(Data for analysis):
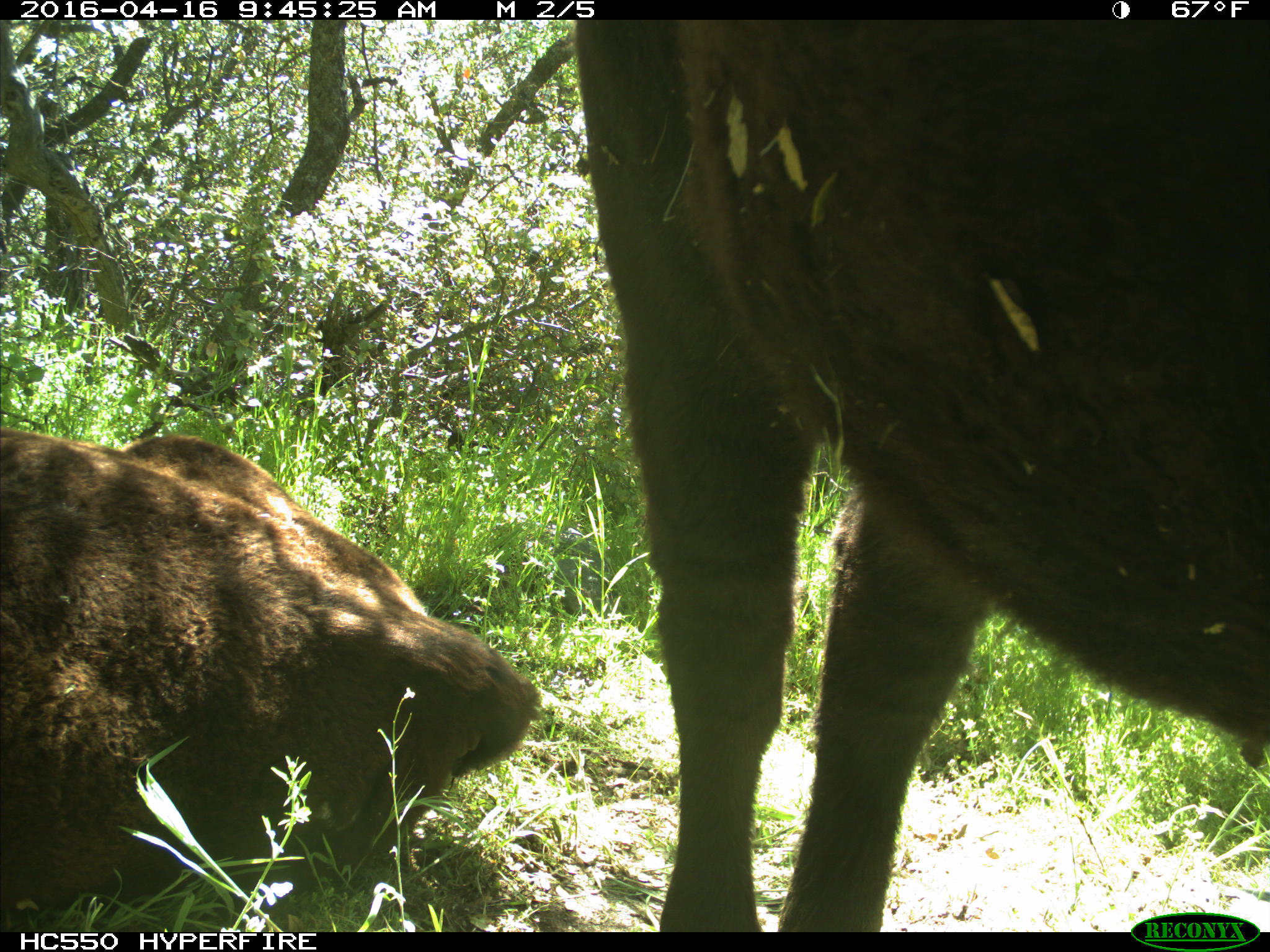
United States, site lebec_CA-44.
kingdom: Animalia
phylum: Chordata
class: Mammalia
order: Artiodactyla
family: Bovidae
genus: Bos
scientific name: Bos taurus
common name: domestic cow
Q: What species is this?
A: Bos taurus (domestic cow).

(What the task asks): Your task is to retype, exactly and only, the lines from the one with "scientific name: Bos taurus" through the final line above.

(Your solution):
scientific name: Bos taurus
common name: domestic cow
Q: What species is this?
A: Bos taurus (domestic cow).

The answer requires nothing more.